Hmmm, where do I begin? The last day or so feel as if they could have been a week. Just a lot going on. I guess we'll go in chronological order.
I spent last night at home while Tracey stayed in the hospital with Colby. Neither of us slept well. I just kept tossing and turning and Tracey was kept up with Colby. He's been very fussy and hasn't been eating well. CCMC uses a different milk additive and it seems to be giving Colby a hard time with his belly. He'll cry when it comes time to eat, but then when he does eat, it's sporadic and at times he just won't take the bottle at all. He was eating about 60-80 cc's of milk each feeding.
Thus far today, he took 55 cc's at 9am and then I just fed him around 1pm and he only took 45 cc's. You can tell it's his belly though because he keeps bearing down like he's trying to poop but nothings happening. Sometimes he'll push and then all of the sudden just start crying uncontrollably. And as quickly as it starts, it passes and he goes to sleep. Tracey got some of the old additive and we're going to use that until it's gone. Colby couldn't eat after 4am. And when Colby's hungry, EVERYONE knows about it! So around 8:30am the surgeon came in to talk with Tracey. While at UCONN, he was talking about doing a shunt. But the plan changed this morning and he did a spinal tap instead. This is when they go into the lower spine and withdraw spinal fluid. The fluid in your ventricles connects to your spine and it circulates throughout. So the thought is to take some fluid from the spine, then wait until Wednesday when they will do another ultrasound or MRI and see if the pressure is relieved or if his condition has gone right back to where it was before they took fluid out. The surgeon said that they were able to withdraw quite a bit....although now I don't remember just how much. You you can tell the difference in Colby's head when you feel it and I even thing you can see a little change in the front on his head. If, come Wednesday Colby's condition seems to be the same as it is now, in other words if after they drew out the extra fluid, his ventricles didn't fill up again, we may be looking at coming home around Thursday. Or, they may want to keep him longer to watch over him.....or they may try other procedures or a shunt. We're still in the fact-gathering stage of all of this.

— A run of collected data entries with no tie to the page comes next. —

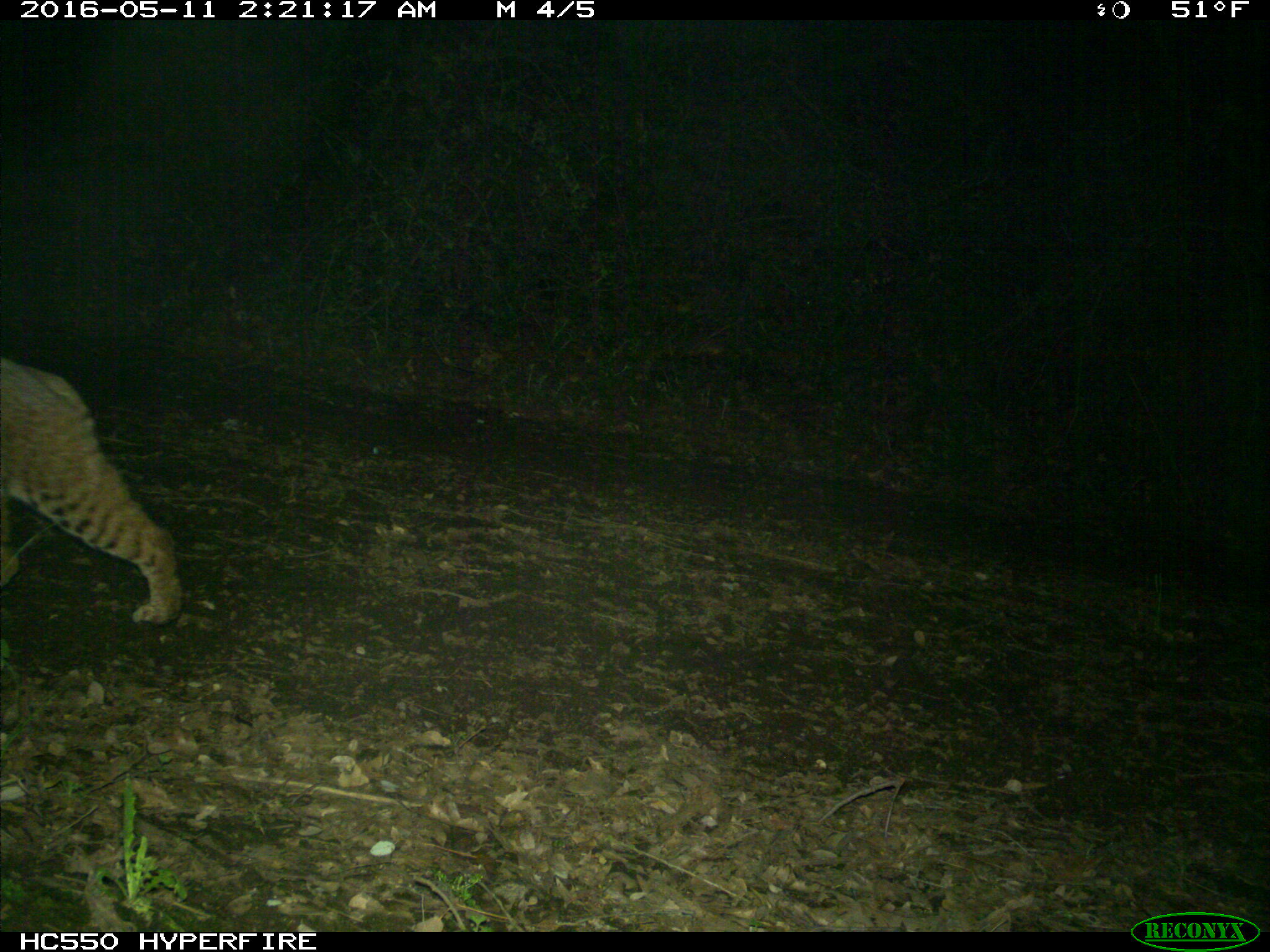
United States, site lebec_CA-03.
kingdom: Animalia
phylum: Chordata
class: Mammalia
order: Carnivora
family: Felidae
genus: Lynx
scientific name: Lynx rufus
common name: bobcat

It's difficult being transferred to a new hospital because they do things differently, they don't have all the records yet, don't know Colby, use different medications and milk additives. But each day that goes by they'll get to know him and we'll get to understand how they do things.
It's funny because it doesn't feel at all like Christmas. Tracey and I aren't exchanging so we each brought Evan to let him get stuff for us. Then we obviously got Evan gifts. I wrapped his and Tracey's things this morning before coming into the hospital. Tracey is out trying to do some last minute shopping now. But that's about all the shopping we've done thus far. They have a Santa that comes around the hospital and I guess they take the kid's picture with him. When I arrived today, there was a little toy for Colby and a Polaroid of Santa standing in Colby's doorway with the toy....I guess he came while Colby was in the operating room. Sorry Colby....you missed Santa this year. : (
The hospital we're in now is a Childrens Hospital. It's all brightly colored with paintings of animals on the walls, play rooms and other kid-related stuff. It's interesting because you see all kinds of children here, from infants being carried by nurses or pulled in little red wagons, to teenagers walking the halls with IV's being pulled behind them. The floor we're on is for noninfectious conditions. So they're are children battling cancer and other infants. I continue to be amazed at how this experience puts things in perspective. Just when you start to think "Man, this sucks!" just look down the hall.....those kids may never make it out of here. Colby is here to do some good, to make him better. It certainly puts things in a different light.
I can imagine not many people will be checking the blog over the next day or so as it's the holiday. And that's really a good thing. I hope everyone is enjoying their time with friends and family because that's what makes the holidays so special! I will most likely be posting more frequent updates on the blog as I'm here in the room with Colby....and wireless internet.